> [GIVEN INSTRUCTION]: Can you transcribe every record below exactly as it appears?

> [RECORDS SUPPLIED]:
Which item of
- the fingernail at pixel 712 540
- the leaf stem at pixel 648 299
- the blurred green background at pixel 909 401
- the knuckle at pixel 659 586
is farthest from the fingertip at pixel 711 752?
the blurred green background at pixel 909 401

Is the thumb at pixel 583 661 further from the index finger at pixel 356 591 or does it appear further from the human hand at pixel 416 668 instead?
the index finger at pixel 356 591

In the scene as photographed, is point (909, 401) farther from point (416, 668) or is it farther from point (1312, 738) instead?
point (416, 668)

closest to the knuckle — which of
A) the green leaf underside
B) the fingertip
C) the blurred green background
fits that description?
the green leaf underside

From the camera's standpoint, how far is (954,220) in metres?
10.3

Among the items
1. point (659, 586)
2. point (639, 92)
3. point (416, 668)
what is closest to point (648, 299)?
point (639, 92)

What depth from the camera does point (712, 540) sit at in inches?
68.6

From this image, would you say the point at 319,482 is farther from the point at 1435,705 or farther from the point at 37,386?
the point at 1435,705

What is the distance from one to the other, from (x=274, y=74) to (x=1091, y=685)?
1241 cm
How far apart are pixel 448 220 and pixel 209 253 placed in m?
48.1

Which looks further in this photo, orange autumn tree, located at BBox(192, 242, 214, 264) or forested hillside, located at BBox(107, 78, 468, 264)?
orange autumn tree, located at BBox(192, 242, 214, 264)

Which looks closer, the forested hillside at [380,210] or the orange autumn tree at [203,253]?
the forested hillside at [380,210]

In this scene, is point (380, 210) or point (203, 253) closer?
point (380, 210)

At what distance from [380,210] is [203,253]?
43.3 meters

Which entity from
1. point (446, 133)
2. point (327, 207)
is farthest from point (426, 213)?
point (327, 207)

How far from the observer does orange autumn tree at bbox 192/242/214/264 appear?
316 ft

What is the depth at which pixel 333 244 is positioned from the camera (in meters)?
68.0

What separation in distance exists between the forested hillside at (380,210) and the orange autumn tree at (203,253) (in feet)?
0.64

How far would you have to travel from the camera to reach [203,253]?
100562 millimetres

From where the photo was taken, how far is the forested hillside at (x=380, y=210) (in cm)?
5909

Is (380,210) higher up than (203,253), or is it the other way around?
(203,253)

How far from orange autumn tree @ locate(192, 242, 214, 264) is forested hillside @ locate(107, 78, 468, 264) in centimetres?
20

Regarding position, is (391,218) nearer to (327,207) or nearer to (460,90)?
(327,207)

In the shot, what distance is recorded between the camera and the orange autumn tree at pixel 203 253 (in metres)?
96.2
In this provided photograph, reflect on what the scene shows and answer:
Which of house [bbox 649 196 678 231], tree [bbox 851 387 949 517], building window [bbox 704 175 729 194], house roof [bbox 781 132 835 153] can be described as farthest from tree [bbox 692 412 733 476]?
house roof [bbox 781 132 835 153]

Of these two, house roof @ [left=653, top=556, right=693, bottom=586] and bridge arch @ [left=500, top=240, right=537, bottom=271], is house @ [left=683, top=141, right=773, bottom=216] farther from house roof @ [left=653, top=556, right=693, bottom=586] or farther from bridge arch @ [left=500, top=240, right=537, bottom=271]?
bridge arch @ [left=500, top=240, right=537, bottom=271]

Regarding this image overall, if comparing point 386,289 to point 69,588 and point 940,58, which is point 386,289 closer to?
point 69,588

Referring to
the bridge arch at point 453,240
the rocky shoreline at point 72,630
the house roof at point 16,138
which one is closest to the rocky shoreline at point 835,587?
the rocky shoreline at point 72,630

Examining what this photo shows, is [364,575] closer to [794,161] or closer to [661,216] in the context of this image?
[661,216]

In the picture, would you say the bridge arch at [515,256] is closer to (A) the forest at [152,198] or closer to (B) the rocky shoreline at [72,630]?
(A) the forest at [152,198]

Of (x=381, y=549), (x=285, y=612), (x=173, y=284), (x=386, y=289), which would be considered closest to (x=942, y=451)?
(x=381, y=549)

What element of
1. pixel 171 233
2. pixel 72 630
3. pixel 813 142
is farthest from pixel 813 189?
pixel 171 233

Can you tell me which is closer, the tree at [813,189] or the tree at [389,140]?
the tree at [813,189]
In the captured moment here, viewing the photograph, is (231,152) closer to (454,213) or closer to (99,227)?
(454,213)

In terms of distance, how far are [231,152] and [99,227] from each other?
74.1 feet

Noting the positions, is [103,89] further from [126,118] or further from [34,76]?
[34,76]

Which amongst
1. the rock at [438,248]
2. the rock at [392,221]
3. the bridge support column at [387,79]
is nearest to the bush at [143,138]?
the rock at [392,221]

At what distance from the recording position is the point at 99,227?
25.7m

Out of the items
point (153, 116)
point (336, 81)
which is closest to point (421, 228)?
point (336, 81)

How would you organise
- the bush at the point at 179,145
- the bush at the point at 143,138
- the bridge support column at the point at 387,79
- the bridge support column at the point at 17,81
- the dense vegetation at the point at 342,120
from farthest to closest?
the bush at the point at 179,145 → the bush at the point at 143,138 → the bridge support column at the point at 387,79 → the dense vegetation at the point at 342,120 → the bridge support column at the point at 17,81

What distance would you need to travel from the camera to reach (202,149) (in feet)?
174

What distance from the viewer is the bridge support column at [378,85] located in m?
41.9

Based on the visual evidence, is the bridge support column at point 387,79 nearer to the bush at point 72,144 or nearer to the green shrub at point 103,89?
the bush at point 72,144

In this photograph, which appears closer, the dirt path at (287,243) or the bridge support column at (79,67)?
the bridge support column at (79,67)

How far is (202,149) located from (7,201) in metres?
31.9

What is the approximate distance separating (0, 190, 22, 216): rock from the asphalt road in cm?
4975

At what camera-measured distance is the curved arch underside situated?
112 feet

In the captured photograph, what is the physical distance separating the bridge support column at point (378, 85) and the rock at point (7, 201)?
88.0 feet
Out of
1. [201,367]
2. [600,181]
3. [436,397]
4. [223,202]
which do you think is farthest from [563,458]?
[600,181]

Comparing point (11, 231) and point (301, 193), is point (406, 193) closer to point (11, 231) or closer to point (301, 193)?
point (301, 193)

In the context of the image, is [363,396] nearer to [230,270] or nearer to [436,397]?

> [SOLUTION TO THIS EXERCISE]:
Which item of
- the fingernail at pixel 712 540
- the leaf stem at pixel 648 299
- the blurred green background at pixel 909 401
- the knuckle at pixel 659 586
is farthest from the fingertip at pixel 711 752?
the blurred green background at pixel 909 401

Is the thumb at pixel 583 661 further from the index finger at pixel 356 591 or does it appear further from the human hand at pixel 416 668 instead?
the index finger at pixel 356 591

In the scene as photographed, is point (909, 401) farther from point (416, 668) or is it farther from point (1312, 738) instead?
point (416, 668)

closest to the knuckle — which of
A) the green leaf underside
B) the fingertip
C) the blurred green background
fits that description?
the green leaf underside

From the camera's standpoint, how far is (954,220) in metres?
10.3

Among the items
1. point (659, 586)
2. point (639, 92)
3. point (416, 668)
what is closest to point (648, 299)?
point (639, 92)

What depth from the camera does point (712, 540) sit at in inches?
68.6

From this image, would you say the point at 319,482 is farther from the point at 1435,705 or farther from the point at 37,386?
the point at 1435,705

What is the distance from one to the other, from (x=274, y=74) to (x=1091, y=685)?
1241 cm
How far apart are pixel 448 220 and pixel 209 253 placed in m?
48.1

Which looks further in this photo, orange autumn tree, located at BBox(192, 242, 214, 264) or forested hillside, located at BBox(107, 78, 468, 264)?
orange autumn tree, located at BBox(192, 242, 214, 264)

Which looks closer, the forested hillside at [380,210] or the orange autumn tree at [203,253]?
the forested hillside at [380,210]

In this scene, is point (380, 210) or point (203, 253) closer?
point (380, 210)

At what distance from [380,210] is [203,253]?
43.3 meters

Which entity from
1. point (446, 133)
2. point (327, 207)
is farthest from point (426, 213)?
point (327, 207)

How far from the observer does orange autumn tree at bbox 192/242/214/264 appear?
316 ft

What is the depth at which pixel 333 244 is positioned from the camera (in meters)?
68.0

What separation in distance exists between the forested hillside at (380,210) and the orange autumn tree at (203,253) (in feet)?
0.64

How far would you have to travel from the camera to reach [203,253]?
100562 millimetres

From where the photo was taken, how far is the forested hillside at (x=380, y=210) (in cm)?
5909

Is (380,210) higher up than (203,253), or is it the other way around?
(203,253)

How far from orange autumn tree @ locate(192, 242, 214, 264) is forested hillside @ locate(107, 78, 468, 264) in centimetres?
20

Regarding position, is (391,218) nearer to (327,207) or nearer to (460,90)?
(327,207)

In the shot, what distance is recorded between the camera and the orange autumn tree at pixel 203 253 (in metres)?
96.2
In this provided photograph, reflect on what the scene shows and answer:
Which of house [bbox 649 196 678 231], tree [bbox 851 387 949 517], building window [bbox 704 175 729 194], house roof [bbox 781 132 835 153] can be described as farthest from tree [bbox 692 412 733 476]?
house roof [bbox 781 132 835 153]

Of these two, house roof @ [left=653, top=556, right=693, bottom=586] and bridge arch @ [left=500, top=240, right=537, bottom=271], is house @ [left=683, top=141, right=773, bottom=216] farther from house roof @ [left=653, top=556, right=693, bottom=586] or farther from bridge arch @ [left=500, top=240, right=537, bottom=271]?
bridge arch @ [left=500, top=240, right=537, bottom=271]

Regarding this image overall, if comparing point 386,289 to point 69,588 and point 940,58, which is point 386,289 closer to?
point 69,588

Referring to
the bridge arch at point 453,240
the rocky shoreline at point 72,630
the house roof at point 16,138
which one is closest to the rocky shoreline at point 835,587?
the rocky shoreline at point 72,630

Examining what this photo shows, is [364,575] closer to [794,161] or closer to [661,216] in the context of this image?
[661,216]

In the picture, would you say the bridge arch at [515,256] is closer to (A) the forest at [152,198] or closer to (B) the rocky shoreline at [72,630]?
(A) the forest at [152,198]

Of (x=381, y=549), (x=285, y=612), (x=173, y=284), (x=386, y=289), which would be considered closest to (x=942, y=451)?
(x=381, y=549)

What element of
1. pixel 171 233
2. pixel 72 630
3. pixel 813 142
is farthest from pixel 813 189?
pixel 171 233

Can you tell me which is closer, the tree at [813,189] or the tree at [389,140]?
the tree at [813,189]
In the captured moment here, viewing the photograph, is (231,152) closer to (454,213) or closer to (99,227)?
(454,213)

In terms of distance, how far are [231,152] and [99,227] from each other?
74.1 feet

Noting the positions, is [103,89] further from [126,118] or further from [34,76]?
[34,76]

Which amongst
1. the rock at [438,248]
2. the rock at [392,221]
3. the bridge support column at [387,79]
is nearest to the bush at [143,138]?
the rock at [392,221]

At what distance from the recording position is the point at 99,227?
25.7m

Out of the items
point (153, 116)
point (336, 81)
which is closest to point (421, 228)?
point (336, 81)

How would you organise
- the bush at the point at 179,145
- the bush at the point at 143,138
- the bridge support column at the point at 387,79
- the bridge support column at the point at 17,81
- the dense vegetation at the point at 342,120
from farthest to closest?
the bush at the point at 179,145 → the bush at the point at 143,138 → the bridge support column at the point at 387,79 → the dense vegetation at the point at 342,120 → the bridge support column at the point at 17,81

What distance would you need to travel from the camera to reach (202,149) (in feet)?
174

What distance from the viewer is the bridge support column at [378,85] located in m?
41.9

Based on the visual evidence, is the bridge support column at point 387,79 nearer to the bush at point 72,144 or nearer to the green shrub at point 103,89?
the bush at point 72,144

In this photograph, which appears closer, the dirt path at (287,243) or the bridge support column at (79,67)?
the bridge support column at (79,67)

How far is (202,149) located from (7,201) in metres?
31.9

What is the approximate distance separating (0, 190, 22, 216): rock from the asphalt road in cm?
4975

At what camera-measured distance is the curved arch underside situated?
112 feet

In the captured photograph, what is the physical distance separating the bridge support column at point (378, 85) and the rock at point (7, 201)?
88.0 feet
Out of
1. [201,367]
2. [600,181]
3. [436,397]
4. [223,202]
which do you think is farthest from [563,458]?
[600,181]

Comparing point (11, 231) and point (301, 193), is point (406, 193) closer to point (11, 231) or closer to point (301, 193)?
point (301, 193)

In the context of the image, is [363,396] nearer to [230,270] or nearer to [436,397]?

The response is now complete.